Local folks who would like to sign up for these classes, please contact The Spinning Room yarn shop at 518-861-0038 or firstname.lastname@example.org.
Class #1 Taffy Cowl: Saturday, July 10, 9:30-11:30am
This was a fun and (mostly) easy knit! This cowl starts with a provisional cast on – some may think that is a tiny bit hard if they have never done it before. But that’s what a class is for, am I right?? The cowl then moves into some easy stockinette stitch.

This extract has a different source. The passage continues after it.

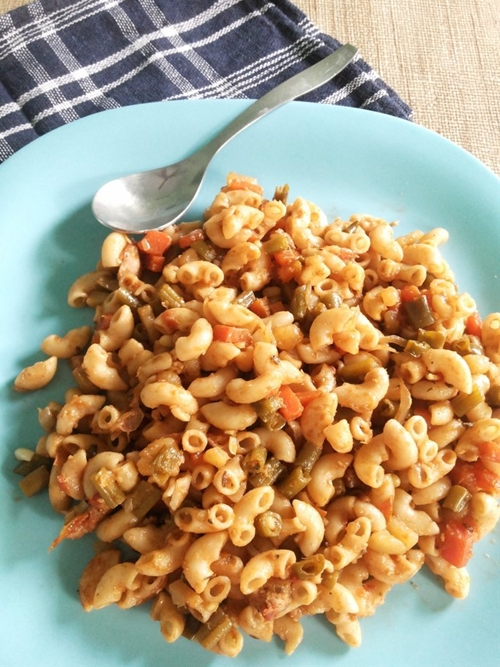 Chinese stir fried chicken macaroni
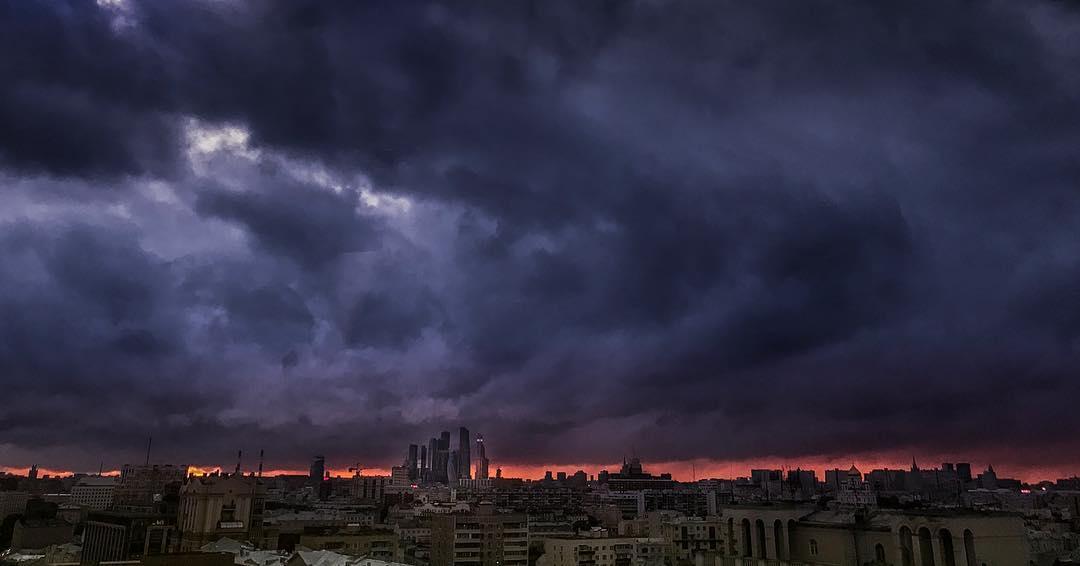 Апокалиптичненько :) . #Москва #Moscow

The next tiny bit hard part is the cable section which is created over (only) 9 rows of this pattern. Cables, in general, are easier than you would think. However these cables a created over TWELVE stitches which is quite a lot for a cable. And on a few of the rows you create two or three of those cables right next to each other, causing the stitches to be a little (or a lot) tight. But that is what a class is for, right?? And look what those nine rows turns into!!!!….
Once that is done, some more stockinette stitch to help showcase the offset gathered/cabled section and then miles and miles and miles of garter stitch until you are done! That part – which is most of the cowl – is nice and easy and perfect travel/vacation knitting.
Also, a tip for you: Did you even wonder how to block a cowl, or other item knit in the round, without having seams on the sides (because you have laid it flat to dry, as the instructions tell you)? Here is the solution:
Roll up some dishtowels and stick them inside the item so the edges stay curved!
I think this is the perfect mix of easy knitting with a tiny challenging section.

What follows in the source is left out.